Annette P. 10. Juni 2025 at 14:15

Ja, stimmt. Düster erinnert man sich noch an diese üble „Attraktion“ in Hassloch, damals in den 70-er Jahren. Es war ein Ausflug in der Grundschulzeit. Man hat sich leider wenig Gedanken gemacht, was diesen Menschen angetan wurde und dass sie vielleicht nicht freiwillig in dem Park lebten.
War da nicht auch eine Pommes-Bude in der Nähe und man wurde dazu animiert, die Bewohner mit Pommes zu füttern? Wie furchtbar!
Wie hat man das so lange tolerieren können? Das Mitleid mit den Delfinen war in der Öffentlichkeit anscheinend größer.
Es ist gut, an dieses dunkle Kapitel in der Geschichte des Freizeitparks zu erinnern. Es war ein grausames Menschenrechtsverbrechen zur Belustigung von Besuchern. Dabei sollte auch damals schon die Würde des Menschen unantastbar sein! Man kann sich nur dafür schämen – hoffentlich ist das auch in den Köpfen der (damaligen) Parkleitung angekommen.

Antworten
Gudrun Berger 3. Juli 2025 at 10:45

Es schien gewollt, dass der Alltag in der Liliputanerstadt 1974 von ständiger Beobachtung und fehlender Privatsphäre geprägt war.
Ich war als Schülerin davon Zeugin.

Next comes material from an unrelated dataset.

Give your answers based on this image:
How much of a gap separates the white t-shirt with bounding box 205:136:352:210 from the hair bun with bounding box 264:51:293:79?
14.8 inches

Ich war 13 und damals mit meiner Klasse in Hassloch.
Der Liliputanerzoo war ein böses Erlebnis, das mich mein ganzes Leben begleitet hat. Tiere wurden sehr viel besser behandelt als die kleinwüchsigen Menschen.
Die Bewohner lebten in Wohnwagen mit Glasfenstern, durch die Besucher ihr tägliches Leben, wie Essen und Schlafen, beobachten konnten.
Wir haben auch beschämt hinein gesehen.
Mein Klassenlehrer sprach vom Lager.
Der Tagesablauf war streng organisiert, mit festen Essenszeiten nach der Delfinshow und Auftritten als Unterhaltung, da wurde schon mal ein Liliput geschlagen.
Die Bedingungen waren umstritten und werden heute als dehumanisierend betrachtet, was zu ihrer Schließung 1996 führte, die Sensation endete als noch andere Personen ausgestellt werden sollten, zum Beispiel Frau mit Bart etc.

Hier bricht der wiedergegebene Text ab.